On 2/27/07, Lesley Walker lesley.walker@opus.co.nz wrote:
Running openldap 2.3.32 with bdb 4.2 (and using syncrepl if that's relevant).
I need to deal with the issue of how to safely delete old bdb log files on our many replicas.
In a previous thread, Aaron Richton wrote:
I'd recommend DB_LOG_AUTOREMOVE. Barring that, you can run db_archive manually. Check Sleepycat docs for details on either.
Well, I just ran db_archive and caused widespread chaos because most (all?) of the replicas stopped responding to queries. (I have yet to perform a post-mortem)
I know that there's a bug in bdb 4.2 that causes logs to be held open even though they're no longer required. Upgrading bdb is not on the cards right now so I need to work around that problem by stopping and starting openldap.
So the question I have just at the moment is, when I run db_archive, should openldap be running or not running?
I've seen nothing in any docs that suggest it should be stopped, and the bdb docs simply imply that applications are expected to be running (but I'm not a programmer so my I interpreted it wrongly). So I ran db_archive just after starting openldap. Was that the wrong thing to do, and is it an obvious cause for the meltdown?
What options to db_archive did you use? I'm safely using -d and -a | xargs without any issues.

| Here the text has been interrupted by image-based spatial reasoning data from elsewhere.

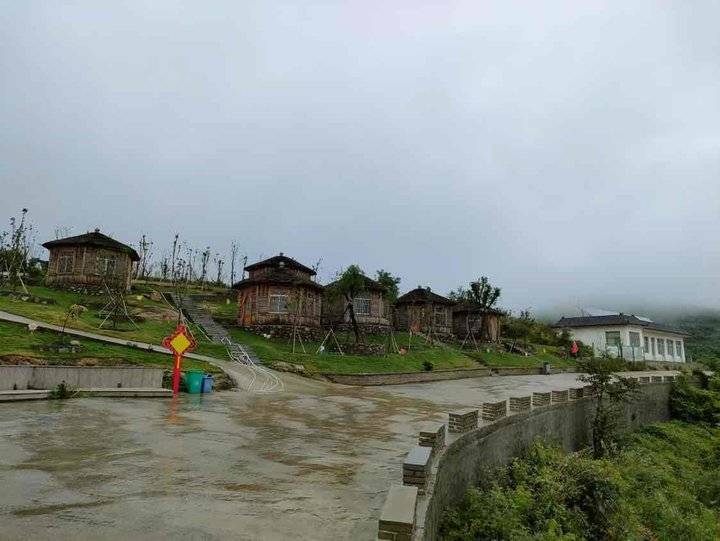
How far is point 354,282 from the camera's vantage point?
37.9m

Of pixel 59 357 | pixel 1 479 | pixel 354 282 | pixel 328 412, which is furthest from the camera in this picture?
pixel 354 282

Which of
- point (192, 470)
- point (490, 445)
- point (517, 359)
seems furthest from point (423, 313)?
point (192, 470)

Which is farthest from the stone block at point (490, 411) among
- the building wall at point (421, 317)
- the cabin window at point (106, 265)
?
the building wall at point (421, 317)

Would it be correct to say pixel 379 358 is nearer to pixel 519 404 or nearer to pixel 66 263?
pixel 519 404

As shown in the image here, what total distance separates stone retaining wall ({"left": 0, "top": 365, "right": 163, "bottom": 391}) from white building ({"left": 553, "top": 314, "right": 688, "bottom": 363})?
47728mm

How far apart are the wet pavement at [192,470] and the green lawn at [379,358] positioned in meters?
14.1

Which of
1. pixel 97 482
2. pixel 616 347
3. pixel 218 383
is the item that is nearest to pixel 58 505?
pixel 97 482

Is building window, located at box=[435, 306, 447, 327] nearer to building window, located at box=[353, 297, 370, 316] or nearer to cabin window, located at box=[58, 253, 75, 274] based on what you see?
building window, located at box=[353, 297, 370, 316]

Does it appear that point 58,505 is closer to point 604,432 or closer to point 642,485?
point 642,485

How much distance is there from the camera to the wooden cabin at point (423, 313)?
5219cm

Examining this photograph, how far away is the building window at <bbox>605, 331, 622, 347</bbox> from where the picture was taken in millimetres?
56919

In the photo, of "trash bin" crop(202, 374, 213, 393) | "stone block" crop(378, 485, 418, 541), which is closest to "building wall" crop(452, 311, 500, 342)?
"trash bin" crop(202, 374, 213, 393)

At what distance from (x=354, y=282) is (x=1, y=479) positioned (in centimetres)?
3141

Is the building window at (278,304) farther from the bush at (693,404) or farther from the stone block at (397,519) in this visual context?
the stone block at (397,519)
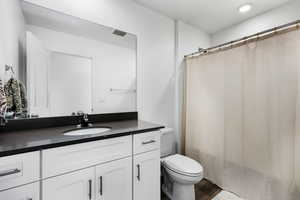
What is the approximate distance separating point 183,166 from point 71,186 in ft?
3.35

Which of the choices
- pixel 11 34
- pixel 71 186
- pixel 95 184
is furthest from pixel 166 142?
pixel 11 34

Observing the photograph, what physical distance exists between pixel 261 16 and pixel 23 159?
2.91 meters

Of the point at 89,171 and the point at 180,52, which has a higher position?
the point at 180,52

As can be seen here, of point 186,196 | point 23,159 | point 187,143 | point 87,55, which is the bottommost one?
point 186,196

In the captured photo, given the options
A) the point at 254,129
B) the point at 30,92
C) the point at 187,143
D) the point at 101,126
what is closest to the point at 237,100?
the point at 254,129

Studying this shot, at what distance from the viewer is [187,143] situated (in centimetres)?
223

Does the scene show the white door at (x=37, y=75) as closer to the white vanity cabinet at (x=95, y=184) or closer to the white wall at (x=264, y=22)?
the white vanity cabinet at (x=95, y=184)

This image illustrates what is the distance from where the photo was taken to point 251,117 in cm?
156

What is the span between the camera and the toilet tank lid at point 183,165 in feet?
4.72

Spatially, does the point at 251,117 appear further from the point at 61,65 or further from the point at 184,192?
the point at 61,65

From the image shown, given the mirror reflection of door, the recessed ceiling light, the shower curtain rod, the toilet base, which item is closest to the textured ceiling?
the recessed ceiling light

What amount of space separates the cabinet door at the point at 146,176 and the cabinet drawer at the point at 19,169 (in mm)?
654

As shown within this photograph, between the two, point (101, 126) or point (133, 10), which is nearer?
point (101, 126)

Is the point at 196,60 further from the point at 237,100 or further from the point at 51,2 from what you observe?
the point at 51,2
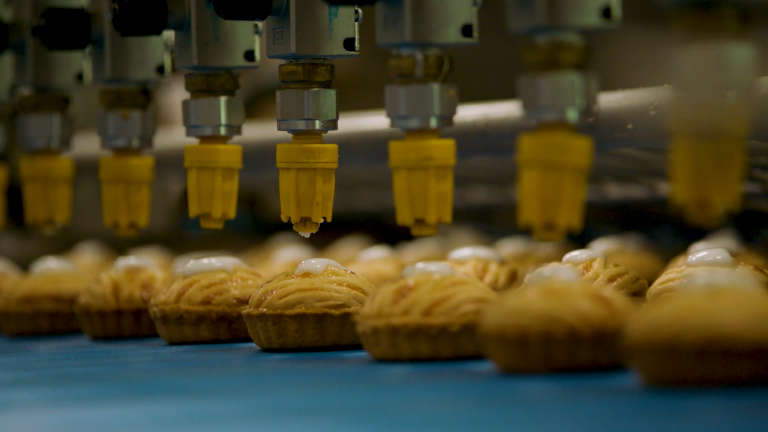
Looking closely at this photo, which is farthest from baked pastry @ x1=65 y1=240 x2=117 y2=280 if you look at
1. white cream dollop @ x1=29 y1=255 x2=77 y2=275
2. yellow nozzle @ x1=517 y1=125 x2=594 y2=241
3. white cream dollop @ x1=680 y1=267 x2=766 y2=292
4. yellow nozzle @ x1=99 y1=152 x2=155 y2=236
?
yellow nozzle @ x1=517 y1=125 x2=594 y2=241

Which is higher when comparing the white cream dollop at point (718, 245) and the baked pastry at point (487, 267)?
the white cream dollop at point (718, 245)

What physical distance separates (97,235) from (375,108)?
69.9 inches

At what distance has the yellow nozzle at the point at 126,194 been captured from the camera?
248cm

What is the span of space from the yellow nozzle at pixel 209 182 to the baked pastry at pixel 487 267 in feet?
2.47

Are you sure you used the db_archive that corresponds to the version of bdb that's being used?
After you ran db_recover and the server stopped responding, did you restart slapd and it started responding again? If not, did you try to start with debugging info to figure out why? How many log files did it remove? Maybe openldap hadn't fully initialized, or had a lot of writes pending when you did the db_archive. (although I don't think that should matter)
I would also recommend not using distro packages for anything you rely on beyond what the OS needs to run.